Lakes-area septic repair/replace program seeing

Aug 16, 2021

When an aging septic tank, located at a residence in Grand Lake’s Ketchum Cove, was replaced with a tie-in to the local municipal sewer system recently, it marked a milestone in an ongoing effort to improve the water quality in the Grand River Watershed.

The owner of that property was the first to take advantage of grant dollars set aside to repair or replace aging septic systems in the watershed, as part of a partnership between the Grand River Dam Authority (GRDA), Oklahoma Conservation Commission (OCC) and the Oklahoma Department of Environmental Quality (ODEQ). GRDA is managing the effort in the lakes area, with technical assistance from ODEQ and funding from a program already established by the OCC and the Oklahoma Water Resources Board (OWRB). Program managers expect to work with 10 to 15 homeowners each year, to identify and address aging septic systems that can be harmful to water quality.

Bacteria, in particular E. coli, is a problem in several of the streams that feed both Grand and Hudson lakes and while bacteria come from a variety of sources, such as cattle, wildlife, waterfowl, domestic pets and leaking septic tanks, improvement in septic systems has been identified as a key element in reducing both bacteria and excess nutrients in the water.

Replacing this first aging septic tank with a connection to the sewer system is a positive step for the program which intends to replicate this moment at other properties around the waters of Grand and Hudson lakes.

“This program is to help area homeowners address a problem that they may not realize affects the water quality of our lakes,” said GRDA’s Jeri Fleming, who serves as coordinator for the program. “We all affect water quality, so we all have to be part of the solution.”

Even as this positive step is taking place on Grand Lake, GRDA is also working with the Town of Salina, on the shores of Lake Hudson, to grant an easement that will allow the Spring Cove neighborhood to connect to the town’s lagoon system. In doing so, another aging septic tank, located near the water’s edge, is being replaced. At its August 12 meeting, the GRDA Board of Directors approved the easement, so the new sewer line can cross GRDA property south of Salina.

“Protecting our water resources for current users and generations to come is a prime focus for GRDA,” said GRDA President/Chief Executive Officer Dan Sullivan. “Reducing harmful impacts to our water resources today will have beneficial impacts for years to come.”

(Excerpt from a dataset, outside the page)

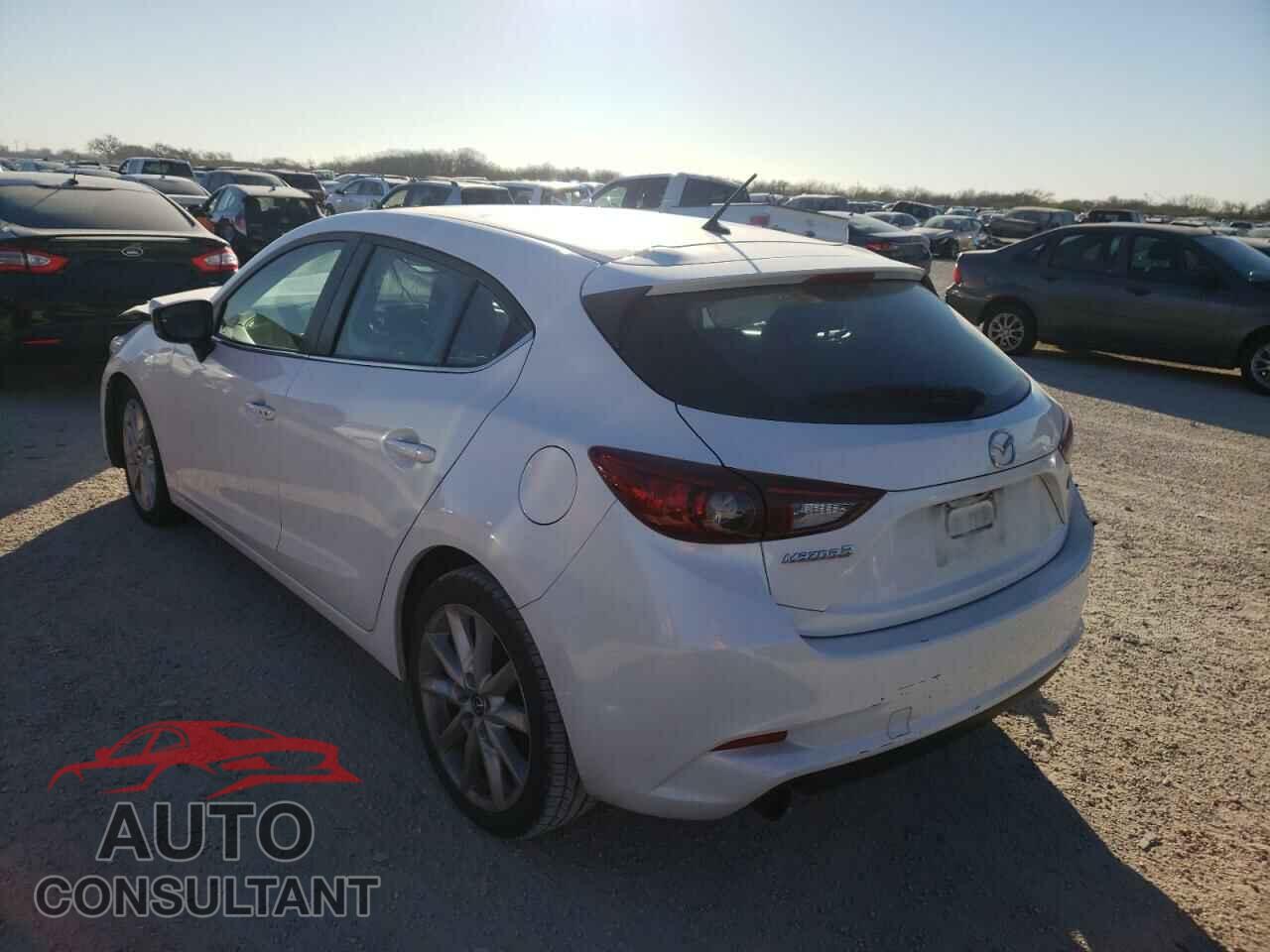 MAZDA 3 2017 - 3MZBN1L76HM127110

GRDA is in the process of updating the application for acceptance into the program and interested residents can email Fleming at for more information on the program or other GRDA initiatives, including its Guard the Grand Watershed Conservation Program. Established in 2020, that program’s goal is to educate area residents on issues surrounding the watershed and how they can play a role in helping to improve area water quality. Citizens that become involved by attending workshops, installing a best management practice, or changing lawn care practices area recognized as “Guardians of the Grand.”

 The Grand Lake watershed is large and diverse. It covers more than 12,000 square miles of land beginning in Kansas and includes land in three other states: Missouri, Arkansas, and Oklahoma. Because of the size and diversity of use within the watershed, it is often a challenge to implement practices that can help improve the water quality. However, starting small, even with one septic system, can eventually make a big impact.

GRDA is Oklahoma’s largest public power utility; fully funded by revenues from electric and water sales instead of taxes. Each day, GRDA strives to be an “Oklahoma agency of excellence” by focusing on the 5 E’s: electricity, economic development, environmental stewardship, employees, and efficiency.